PAS staining is generally used to detect glucides, glycogen, mucus, and fungus, which are stained red. PAS is useful when detecting substances accumulated as a result of glycogenosis and other metabolic abnormalities. In addition, phospholipids and glycolipids are stained red to purplish–red.
Toluidine blue staining is used for thick slices of Epon blocks used for electron microscopy. However, in the qualitative diagnosis of the cerebral nervous system, this method detects acid mucopolysaccharides using metachromatic properties. In other words, while toluidine blue is originally a blue pigment, the ability to stain acid mucopolysaccharides red enables the detection of accumulated acid mucopolysaccharides within the brain. This staining method can be used to detect accumulated substances in metachromatic leukodystrophy.
Amyloid deposits, including amyloid deposits in senile plaques and vascular walls in amyloid angiopathy, are stained red with Congo red. As seen with methenamine silver, amyloid components are stained blackish–brown, and the staining behavior is similar to that in case of immunostaining using antibodies for β-amyloid proteins.
The staining of lipids is generally called “fat staining.” Lipids include glycerides, phospholipids, glycolipids, and fatty acids.

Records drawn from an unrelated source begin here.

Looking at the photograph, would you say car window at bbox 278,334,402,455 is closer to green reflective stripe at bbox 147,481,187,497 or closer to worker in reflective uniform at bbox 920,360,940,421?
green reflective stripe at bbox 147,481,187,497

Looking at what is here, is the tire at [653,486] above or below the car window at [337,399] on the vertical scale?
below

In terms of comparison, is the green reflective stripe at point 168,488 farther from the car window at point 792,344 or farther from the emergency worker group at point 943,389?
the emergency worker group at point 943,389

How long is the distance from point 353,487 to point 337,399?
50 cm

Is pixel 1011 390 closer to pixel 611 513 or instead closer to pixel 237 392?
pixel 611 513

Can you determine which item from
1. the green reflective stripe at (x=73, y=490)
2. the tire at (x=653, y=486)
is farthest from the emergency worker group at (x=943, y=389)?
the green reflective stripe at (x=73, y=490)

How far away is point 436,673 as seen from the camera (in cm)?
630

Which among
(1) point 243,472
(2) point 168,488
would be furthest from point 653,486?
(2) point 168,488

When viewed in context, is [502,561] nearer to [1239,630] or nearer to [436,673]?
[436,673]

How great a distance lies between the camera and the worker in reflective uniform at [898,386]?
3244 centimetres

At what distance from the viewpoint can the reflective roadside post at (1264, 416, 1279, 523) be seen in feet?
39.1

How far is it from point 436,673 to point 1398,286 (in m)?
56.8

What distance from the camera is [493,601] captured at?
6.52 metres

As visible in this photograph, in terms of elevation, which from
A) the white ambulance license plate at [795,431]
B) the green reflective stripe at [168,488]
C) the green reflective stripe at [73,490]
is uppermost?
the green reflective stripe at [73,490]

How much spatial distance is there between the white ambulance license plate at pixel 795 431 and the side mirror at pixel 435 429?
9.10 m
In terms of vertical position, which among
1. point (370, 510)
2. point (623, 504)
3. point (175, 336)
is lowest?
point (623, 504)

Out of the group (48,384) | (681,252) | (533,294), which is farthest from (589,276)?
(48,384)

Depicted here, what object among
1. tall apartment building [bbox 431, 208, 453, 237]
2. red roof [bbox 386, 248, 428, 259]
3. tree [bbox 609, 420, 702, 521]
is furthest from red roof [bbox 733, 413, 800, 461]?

While various lipid stains show slightly different color tones, they all exhibit similar stainability. Sudan III stains red to yellowish–red, Oil Red O stains red to reddish–orange, and Sudan Black B stains black. Glyceride is stained red, while other lipids are stained blue. For these lipid stains, frozen formalin-fixed sections are used instead of paraffin-embedded sections. The purpose of staining lipids of the nerve tissue is to examine the properties of abnormal deposits, e.g., those found in metabolic abnormalities, and to indirectly detect macrophages (lipid phagocytes) that engulf myelin sheath remnants. The latter targets macrophage infiltration to search for the presence of very mild lesion denaturation. In addition, PAS stains phospholipids and glycolipids red to purplish–red, while LFB stains phospholipids blue.
The fibrous connective tissue collagen, hyalinization of vascular walls, and fibrin are stained blue using this method. Azan staining is mainly used to detect structural changes in mesenchymal cells in the brain. Masson’s trichrome staining also stains collagen blue.
As its name suggests, elastica staining stains elastic fibers black or blackish–brown. Because the elastic laminae of the vascular walls are stained, this method is often used to assess vascular lesions. In addition, van Gieson collagen fiber staining is often performed simultaneously. In this method, collagen fibers are stained red, whereas muscle fibers and cytoplasm are stained blue; thus, they can be detected simultaneously.
In this method, iron (III) is stained blue; thus, hemosiderosis in old hemorrhagic lesions can be detected. Accordingly, iron (II) is stained blue with Turnbull’s blue.
Using this method, calcium and sodium are stained black, and the detection of calcification and pseudocalcification of the vascular walls in the brain tissue is enabled.
In general, fibrous components in thrombi formed within blood vessels are stained blue to bluish–purple with PTAH stains. Consequently, this method is used to confirm thrombi when disseminated intravascular coagulation is suspected. Alternatively, glial fibers are also stained blue to bluish–purple; therefore, PTAH may be used instead of Holzer’s stain to detect gliosis. PTAH staining is more commonly used in the US and Europe. In addition, muscle fibers are stained blue.
Timm staining is a unique method that stains zinc black to blackish–brown. It is used to assess hippocampal sclerotic lesions in temporal lobe epilepsy. In hippocampal sclerosis, mossy fibers (i.e., granule cell axons of the dentate gyrus) and many axonal terminals appear to sprout into the molecular layer of the dentate gyrus, suggesting a relationship with intractable epilepsy. Because mossy fibers contain zinc, this method enables the visualization of the sprouting phenomenon as a thick black to blackish–brown strip in the molecular layer of the dentate gyrus. Specimens are fixed in a hydrogen sulfide-saturated alcohol solution instead of formalin; therefore, proper care is required at the time of sampling.